Supplies: Questions, guests, in some versions pen and paper
Need a Halloween Ice Breaker Game? Then Halloween Questions is the perfect Halloween ice breaker game to get guests talking. Halloween Questions is perfect for any age group, just adjust the questions as needed. Halloween Question samples by age.
Question Asking Version of Halloween Questions – How to Play
The party host needs to come up with 5-10 Halloween Questions prior to the game.
To start guests sit facing each other and a Halloween question is pulled from a bowl (witches hat or pumpkin pail).
You then go around the circle and have each guest answer the question.
Play for 5 – 10 minutes, which should cover about 4 – 8 questions.
Halloween Questions for Young Children
This method is a good for teachers, youth group leaders or young children ages 3 to 7.
– Gather the kids around in a circle and have a teacher or leader read questions one by one and have each child answer them.
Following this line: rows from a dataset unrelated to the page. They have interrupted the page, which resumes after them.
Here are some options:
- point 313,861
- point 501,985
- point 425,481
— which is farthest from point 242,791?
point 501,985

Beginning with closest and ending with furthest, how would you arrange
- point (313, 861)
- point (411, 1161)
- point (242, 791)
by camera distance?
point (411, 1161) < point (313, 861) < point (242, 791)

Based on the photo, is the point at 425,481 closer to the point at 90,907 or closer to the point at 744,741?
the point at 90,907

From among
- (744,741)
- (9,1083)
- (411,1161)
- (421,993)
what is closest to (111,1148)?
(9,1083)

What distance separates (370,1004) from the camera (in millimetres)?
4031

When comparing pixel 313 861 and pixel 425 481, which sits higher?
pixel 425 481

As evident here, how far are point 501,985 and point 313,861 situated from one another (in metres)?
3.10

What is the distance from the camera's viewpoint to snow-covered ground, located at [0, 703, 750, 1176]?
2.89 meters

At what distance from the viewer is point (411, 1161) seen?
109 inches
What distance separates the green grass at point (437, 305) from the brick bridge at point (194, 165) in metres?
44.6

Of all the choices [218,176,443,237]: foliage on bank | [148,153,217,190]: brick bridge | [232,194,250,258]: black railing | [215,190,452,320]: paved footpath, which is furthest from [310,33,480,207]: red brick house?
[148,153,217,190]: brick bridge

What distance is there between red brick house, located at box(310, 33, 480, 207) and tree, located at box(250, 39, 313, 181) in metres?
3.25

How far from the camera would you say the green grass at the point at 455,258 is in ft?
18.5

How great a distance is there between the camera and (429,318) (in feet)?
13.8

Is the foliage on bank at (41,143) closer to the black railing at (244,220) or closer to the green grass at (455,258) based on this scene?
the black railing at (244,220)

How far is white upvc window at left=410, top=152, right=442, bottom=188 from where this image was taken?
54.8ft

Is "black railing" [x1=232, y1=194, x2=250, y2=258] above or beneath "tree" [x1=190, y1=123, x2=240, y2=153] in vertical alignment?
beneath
Simple one word answers or multiple choice questions work best. Examples Below
– What is your favorite candy?
– Do you have a Halloween Costume yet?
– Are you scared of spiders?
– If a witch knocked on your door, would you let her in, close the door or yell for Mom or Dad?
Halloween Questions for Kids ages 8 – 13
– The Halloween Questions can be more complex.
– Consider reducing the group size to 12 or less, we actually like breaking groups into 6 – 8 people because kids will stay focused and listen to the answers.
– If at a party, turn out the lights or dim the room and pass a flashlight to the person who is answering the questions.
Sample Halloween Questions for Kids ages 8 – 13
– What was your favorite Halloween costume?
– Do you believe in ghosts?
– Would you eat a cricket? (bug or some other gross item?)
– Have you ever walked into a spider web? If yes, where?
– What scares you the most?
Note: If the kids are into Harry Potter or other book or movie series ask a few questions concerning that topic.
– What house would you like to be in at Hogwarts?
Halloween Questions for Teenagers and Adults
For adults and teens groups from 6 – 12 people work really well. If you have a large group split guests to play the game.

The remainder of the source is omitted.